> [TEXT TO READ]

· · · · ·

A very positive aspect of working at Merlin Law Group is working with a lot of passionate attorneys doing the same area of law. As a result, we get to share ideas about the best methods to handle cases and issues arising in the field of property insurance law. We even have a lawyer who is a licensed attorney, Ruck DeMinico, who does not work on any cases as a primary attorney but is a Knowledge Manager to support other lawyers. We can better spot, research, and make the best arguments for our clients.      

This Wednesday, I will be giving a presentation at the First Party Claims Conference, which will discuss in part the new trends regarding valuation and arguments some insurance companies are now making to escape payment based on policy language. This topic is extremely important to policyholders and public adjusters because these new arguments are leaving policyholders without benefits despite physical damage to the insured property.

· · · · ·

> [DATA]
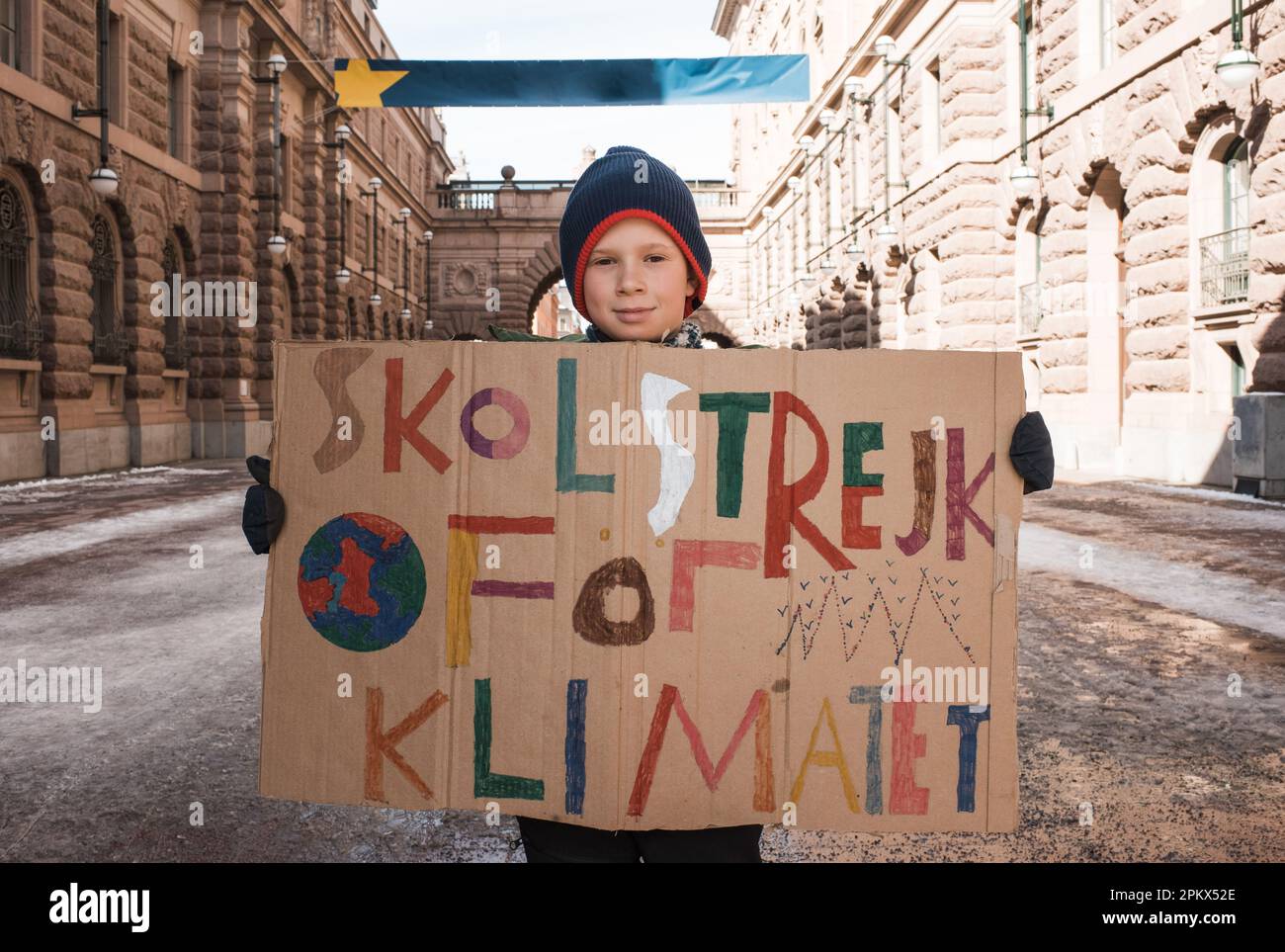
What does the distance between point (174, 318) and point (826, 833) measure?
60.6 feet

· · · · ·

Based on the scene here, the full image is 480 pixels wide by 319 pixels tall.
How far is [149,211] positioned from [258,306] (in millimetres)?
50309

· · · · ·

> [YOUR GOAL]
From the post about property insurance law above, copy word for word the part that opens with the words "A very positive" and closes with "for our clients.".

> [CORRECT RESPONSE]
A very positive aspect of working at Merlin Law Group is working with a lot of passionate attorneys doing the same area of law. As a result, we get to share ideas about the best methods to handle cases and issues arising in the field of property insurance law. We even have a lawyer who is a licensed attorney, Ruck DeMinico, who does not work on any cases as a primary attorney but is a Knowledge Manager to support other lawyers. We can better spot, research, and make the best arguments for our clients.